Facebook offers up-front risk, chance for long-term reward
Some stocks almost always seem overvalued, and yet they keep beating expectations and rising further. So far in its short life, Facebook (Nasdaq: FB) has been one of those stocks. Its future is far more uncertain than that of familiar blue-chip companies such as carmakers and banks, but at recent prices, Facebook shares are intriguing for long-term investors who can stomach some risk.
The company’s price-to-earnings (P/E) ratio seems steep at 81, but its P/E based on next year’s expected earnings is a more reasonable 37. That’s still steep, but less so when you consider that Facebook is growing like gangbusters, with its revenue for 2014’s first quarter up 72 percent year-over-year (to $2.5 billion) and earnings nearly tripling. Its net profit margin tops 20 percent, it generates more than $3 billion in free cash flow annually, and it boasts more than $12 billion in cash, with no long-term debt.
(The Motley Fool has recommended Facebook and owns shares of it.)
Ask the Fool
Q: How is the “the Dow’s” daily value calculated? – C.J., Kalamazoo, Michigan
A: The Dow Jones industrial average (DJIA), launched in 1896, is one of the oldest U.S. market indexes. It’s essentially the average stock price of 30 companies, including General Electric, Intel, Boeing, Visa, McDonald’s, Coca-Cola, IBM, The Home Depot, Procter & Gamble and Verizon Communications.
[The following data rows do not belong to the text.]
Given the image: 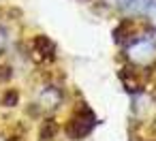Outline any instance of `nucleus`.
Returning a JSON list of instances; mask_svg holds the SVG:
<instances>
[{
	"instance_id": "obj_7",
	"label": "nucleus",
	"mask_w": 156,
	"mask_h": 141,
	"mask_svg": "<svg viewBox=\"0 0 156 141\" xmlns=\"http://www.w3.org/2000/svg\"><path fill=\"white\" fill-rule=\"evenodd\" d=\"M145 15H147L152 22H156V0H152V2H150V7H147Z\"/></svg>"
},
{
	"instance_id": "obj_5",
	"label": "nucleus",
	"mask_w": 156,
	"mask_h": 141,
	"mask_svg": "<svg viewBox=\"0 0 156 141\" xmlns=\"http://www.w3.org/2000/svg\"><path fill=\"white\" fill-rule=\"evenodd\" d=\"M17 100H20V94H17V90H7V92H5V96H2V103H5L7 107H13V105H17Z\"/></svg>"
},
{
	"instance_id": "obj_4",
	"label": "nucleus",
	"mask_w": 156,
	"mask_h": 141,
	"mask_svg": "<svg viewBox=\"0 0 156 141\" xmlns=\"http://www.w3.org/2000/svg\"><path fill=\"white\" fill-rule=\"evenodd\" d=\"M152 0H120V7L126 13H145Z\"/></svg>"
},
{
	"instance_id": "obj_2",
	"label": "nucleus",
	"mask_w": 156,
	"mask_h": 141,
	"mask_svg": "<svg viewBox=\"0 0 156 141\" xmlns=\"http://www.w3.org/2000/svg\"><path fill=\"white\" fill-rule=\"evenodd\" d=\"M126 54L135 64H147L150 60L156 58V43H154V39L141 37V39H137L135 43L128 45Z\"/></svg>"
},
{
	"instance_id": "obj_3",
	"label": "nucleus",
	"mask_w": 156,
	"mask_h": 141,
	"mask_svg": "<svg viewBox=\"0 0 156 141\" xmlns=\"http://www.w3.org/2000/svg\"><path fill=\"white\" fill-rule=\"evenodd\" d=\"M32 54L41 60V62H51L56 58V45L51 39H47L45 34H39L32 39Z\"/></svg>"
},
{
	"instance_id": "obj_1",
	"label": "nucleus",
	"mask_w": 156,
	"mask_h": 141,
	"mask_svg": "<svg viewBox=\"0 0 156 141\" xmlns=\"http://www.w3.org/2000/svg\"><path fill=\"white\" fill-rule=\"evenodd\" d=\"M96 126V115L92 113V109L90 107H81V109H77L73 115H71V120L66 122V135H69V139H73V141H79V139H83L86 135H90L92 132V128Z\"/></svg>"
},
{
	"instance_id": "obj_6",
	"label": "nucleus",
	"mask_w": 156,
	"mask_h": 141,
	"mask_svg": "<svg viewBox=\"0 0 156 141\" xmlns=\"http://www.w3.org/2000/svg\"><path fill=\"white\" fill-rule=\"evenodd\" d=\"M54 135H56V122H54V120H47V122L43 124L41 139H49V137H54Z\"/></svg>"
}]
</instances>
It doesn’t look like an average, however, as it has recently been hovering around 17,000, and none of its component stocks is selling for anywhere near $17,000 per share.
Here’s the catch, though: The shares, on average, actually would trade in the neighborhood of $17,000 – if they’d never been split, issued dividends, or undergone major changes such as spinoffs or mergers during their tenure in the index.
Thus, to arrive at the index number, the stock prices of the 30 component stocks are added together, and then divided by the “divisor” (which is adjusted frequently and was 0.15571590501117 last time we checked). To understand how each stock affects the average, know that if, say, McDonald’s falls by 2 points, you can just divide 2 by the divisor and learn that the DJIA will fall by 12.84 points (2 divided by 0.15571590501117 equals 12.84).
My dumbest investment
I invested in two Chinese companies, and it turned out that both cooked their books, producing phony financials, before stopping all communications. I found the Chinese securities-oversight agencies totally useless in policing these companies, leaving American investors helpless when it comes to protecting their investments. I am now, and will always be, wary of Chinese investments. – John B., online
The Fool responds: It’s good to diversify your investment portfolio geographically, but you need to do extra due diligence with foreign companies. Few countries have financial reporting standards as robust as the United States.
One way around some of these issues is to invest in American companies that generate much of their revenue abroad – or to stick to internationally focused mutual funds.